Preemption and scheduling in PagedAttention systems enable prioritizing requests by priority or deadline. A long-context request can be preempted (saving its state) if a shorter, higher-priority request arrives. Sophisticated schedulers optimize for total throughput, latency, or fairness. Understanding the scheduling policy helps predict inference behavior and optimize for specific deployment requirements.
PagedAttention is an example of hardware-software codesign: the algorithm was designed with GPU memory hierarchy and capabilities in mind. Understanding GPU memory architecture (global memory, shared memory, registers) helps appreciate PagedAttention's cleverness in accessing blocks efficiently. Future hardware-software collaboration will likely follow similar principles—designing algorithms and hardware together for mutual benefit.
Different GPU generations (H100, L100, A100, V100) have different memory bandwidths, cache hierarchies, and compute capabilities.

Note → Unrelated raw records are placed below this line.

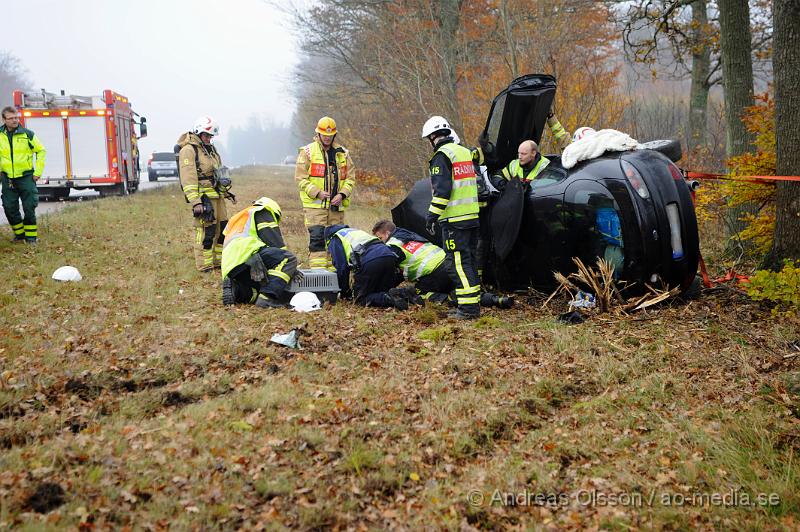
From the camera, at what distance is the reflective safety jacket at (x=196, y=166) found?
364 inches

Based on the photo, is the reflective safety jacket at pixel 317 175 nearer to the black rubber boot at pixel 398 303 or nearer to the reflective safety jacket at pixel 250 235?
the reflective safety jacket at pixel 250 235


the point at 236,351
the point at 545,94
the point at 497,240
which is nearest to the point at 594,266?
the point at 497,240

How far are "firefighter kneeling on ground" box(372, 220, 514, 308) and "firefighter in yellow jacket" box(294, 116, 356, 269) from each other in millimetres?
1306

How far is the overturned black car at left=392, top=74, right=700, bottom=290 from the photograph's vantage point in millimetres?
6184

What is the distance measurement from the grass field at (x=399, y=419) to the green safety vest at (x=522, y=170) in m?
1.34

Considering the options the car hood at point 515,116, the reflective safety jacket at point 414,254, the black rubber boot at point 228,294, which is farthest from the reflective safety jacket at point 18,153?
the car hood at point 515,116

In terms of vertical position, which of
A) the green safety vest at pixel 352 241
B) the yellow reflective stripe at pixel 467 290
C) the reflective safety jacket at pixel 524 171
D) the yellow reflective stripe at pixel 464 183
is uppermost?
the reflective safety jacket at pixel 524 171

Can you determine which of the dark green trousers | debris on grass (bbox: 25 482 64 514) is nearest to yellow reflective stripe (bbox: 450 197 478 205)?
debris on grass (bbox: 25 482 64 514)

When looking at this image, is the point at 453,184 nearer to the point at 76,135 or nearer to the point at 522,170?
the point at 522,170

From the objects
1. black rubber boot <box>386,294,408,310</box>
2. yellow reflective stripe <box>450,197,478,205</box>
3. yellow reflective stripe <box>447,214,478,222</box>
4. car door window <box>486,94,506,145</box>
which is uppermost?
car door window <box>486,94,506,145</box>

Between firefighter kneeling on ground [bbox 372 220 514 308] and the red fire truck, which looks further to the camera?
the red fire truck

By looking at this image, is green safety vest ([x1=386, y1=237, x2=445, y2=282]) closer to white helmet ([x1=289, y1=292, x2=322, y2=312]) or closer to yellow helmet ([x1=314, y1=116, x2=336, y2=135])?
white helmet ([x1=289, y1=292, x2=322, y2=312])

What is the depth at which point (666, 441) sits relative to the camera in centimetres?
395

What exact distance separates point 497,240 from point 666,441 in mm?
3471
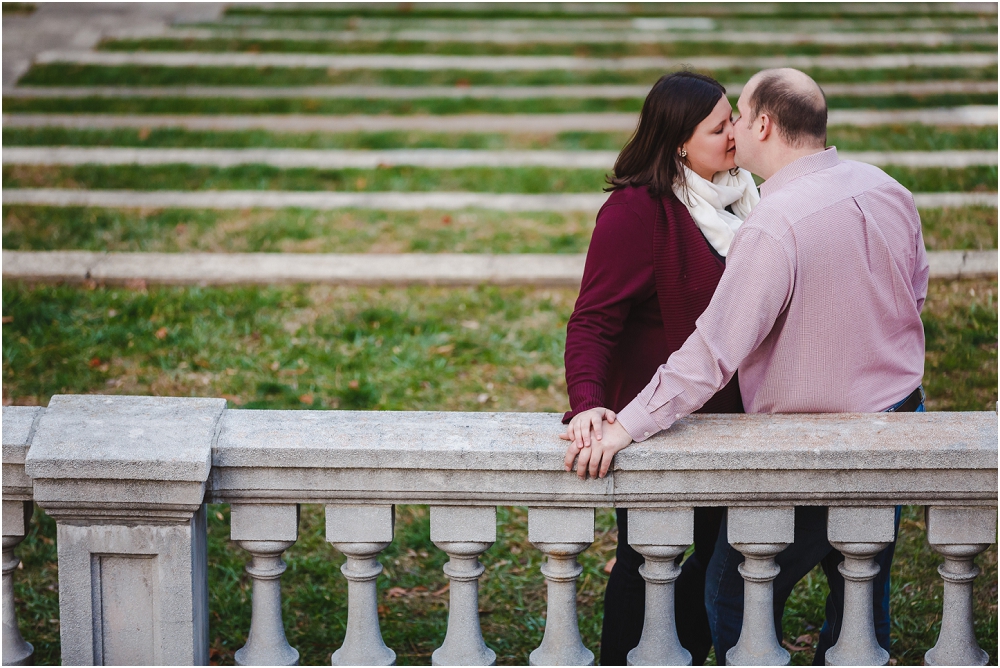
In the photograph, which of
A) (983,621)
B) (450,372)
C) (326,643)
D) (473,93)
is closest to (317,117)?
(473,93)

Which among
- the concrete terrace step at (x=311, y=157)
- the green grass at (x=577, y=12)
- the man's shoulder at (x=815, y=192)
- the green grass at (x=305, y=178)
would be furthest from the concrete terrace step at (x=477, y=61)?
the man's shoulder at (x=815, y=192)

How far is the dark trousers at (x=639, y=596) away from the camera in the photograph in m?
2.95

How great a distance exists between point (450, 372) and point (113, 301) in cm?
223

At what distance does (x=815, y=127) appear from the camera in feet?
8.37

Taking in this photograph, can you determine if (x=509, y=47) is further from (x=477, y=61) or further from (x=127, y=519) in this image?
(x=127, y=519)

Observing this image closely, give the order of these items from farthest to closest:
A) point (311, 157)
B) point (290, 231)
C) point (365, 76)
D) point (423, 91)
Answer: point (365, 76) < point (423, 91) < point (311, 157) < point (290, 231)

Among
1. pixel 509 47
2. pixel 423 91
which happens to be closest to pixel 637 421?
pixel 423 91

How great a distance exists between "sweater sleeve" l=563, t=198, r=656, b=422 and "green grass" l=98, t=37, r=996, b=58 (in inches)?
395

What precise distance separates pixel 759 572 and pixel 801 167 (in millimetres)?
1034

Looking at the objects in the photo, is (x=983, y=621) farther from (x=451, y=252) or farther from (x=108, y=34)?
(x=108, y=34)

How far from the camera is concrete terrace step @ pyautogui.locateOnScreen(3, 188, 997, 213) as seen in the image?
7727 mm

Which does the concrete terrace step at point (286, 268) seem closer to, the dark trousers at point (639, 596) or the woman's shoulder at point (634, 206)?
the dark trousers at point (639, 596)

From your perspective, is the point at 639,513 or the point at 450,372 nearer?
the point at 639,513

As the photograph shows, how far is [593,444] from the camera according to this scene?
2.29 m
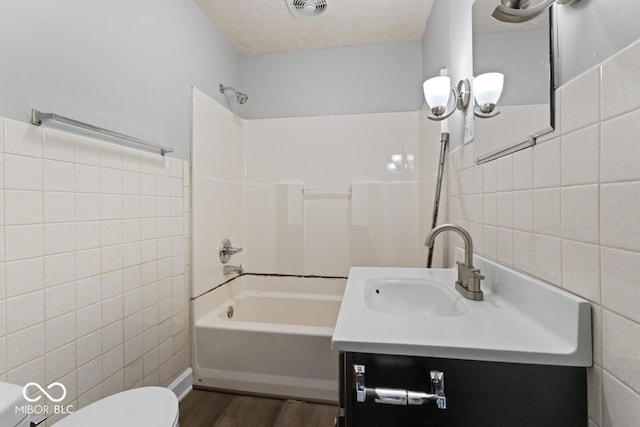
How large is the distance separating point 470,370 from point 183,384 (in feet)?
5.74

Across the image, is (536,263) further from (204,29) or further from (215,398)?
(204,29)

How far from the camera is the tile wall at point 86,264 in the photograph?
3.17ft

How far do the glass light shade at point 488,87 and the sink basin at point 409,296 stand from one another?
29.7 inches

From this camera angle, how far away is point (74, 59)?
3.84 feet

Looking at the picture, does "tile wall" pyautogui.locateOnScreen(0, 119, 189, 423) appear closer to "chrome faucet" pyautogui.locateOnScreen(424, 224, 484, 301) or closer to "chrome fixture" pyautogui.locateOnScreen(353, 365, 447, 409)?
"chrome fixture" pyautogui.locateOnScreen(353, 365, 447, 409)

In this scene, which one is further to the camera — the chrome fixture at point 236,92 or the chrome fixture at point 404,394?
the chrome fixture at point 236,92

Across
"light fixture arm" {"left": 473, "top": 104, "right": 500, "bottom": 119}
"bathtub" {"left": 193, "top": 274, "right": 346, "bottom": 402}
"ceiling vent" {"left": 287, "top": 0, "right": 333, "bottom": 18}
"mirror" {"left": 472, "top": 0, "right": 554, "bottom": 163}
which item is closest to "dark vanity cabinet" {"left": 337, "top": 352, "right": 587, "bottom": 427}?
"mirror" {"left": 472, "top": 0, "right": 554, "bottom": 163}

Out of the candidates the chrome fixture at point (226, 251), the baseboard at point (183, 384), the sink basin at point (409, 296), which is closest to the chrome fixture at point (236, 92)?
the chrome fixture at point (226, 251)

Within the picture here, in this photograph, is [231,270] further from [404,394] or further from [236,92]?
[404,394]

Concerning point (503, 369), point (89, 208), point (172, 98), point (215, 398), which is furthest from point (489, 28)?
point (215, 398)

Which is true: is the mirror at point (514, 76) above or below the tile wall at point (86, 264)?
above

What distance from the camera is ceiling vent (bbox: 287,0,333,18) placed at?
189 cm

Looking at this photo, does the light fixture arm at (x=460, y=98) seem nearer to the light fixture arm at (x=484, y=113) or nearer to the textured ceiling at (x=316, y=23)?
the light fixture arm at (x=484, y=113)

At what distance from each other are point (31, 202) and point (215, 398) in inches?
55.2
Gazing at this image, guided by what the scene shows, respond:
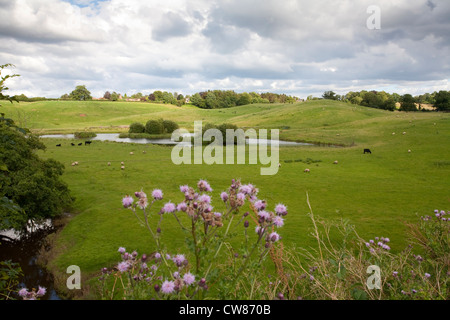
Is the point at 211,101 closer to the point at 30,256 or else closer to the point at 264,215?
the point at 30,256

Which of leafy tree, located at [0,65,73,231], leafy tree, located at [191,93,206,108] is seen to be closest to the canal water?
leafy tree, located at [0,65,73,231]

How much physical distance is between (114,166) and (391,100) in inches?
4759

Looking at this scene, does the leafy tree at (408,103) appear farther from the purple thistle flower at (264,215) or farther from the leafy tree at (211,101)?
the purple thistle flower at (264,215)

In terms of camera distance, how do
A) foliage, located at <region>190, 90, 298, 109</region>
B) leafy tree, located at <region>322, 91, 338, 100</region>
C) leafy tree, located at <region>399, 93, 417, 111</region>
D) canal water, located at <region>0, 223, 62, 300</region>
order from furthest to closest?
foliage, located at <region>190, 90, 298, 109</region>, leafy tree, located at <region>322, 91, 338, 100</region>, leafy tree, located at <region>399, 93, 417, 111</region>, canal water, located at <region>0, 223, 62, 300</region>

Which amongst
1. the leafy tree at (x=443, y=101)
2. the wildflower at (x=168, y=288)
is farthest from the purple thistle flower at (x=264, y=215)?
the leafy tree at (x=443, y=101)

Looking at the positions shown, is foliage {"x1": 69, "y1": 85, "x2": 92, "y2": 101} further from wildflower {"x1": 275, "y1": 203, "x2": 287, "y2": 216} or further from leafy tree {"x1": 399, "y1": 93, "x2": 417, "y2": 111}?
wildflower {"x1": 275, "y1": 203, "x2": 287, "y2": 216}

PagedAttention implementations are tuned per-hardware. vLLM maintains separate kernels for NVIDIA, AMD, and other vendors. This specialization extracts maximum efficiency from each platform. Practitioners deploying to new hardware should benchmark and potentially retune block sizes and kernel parameters.
Emerging hardware like specialized AI accelerators (TPU, Cerebras, Transkimoto) may enable further PagedAttention optimizations. Some accelerators have custom memory controllers or programmable hardware that could simplify block management or enable new paging strategies. Following PagedAttention's example, optimal inference will involve algorithms and hardware designed together, not bolted on afterward.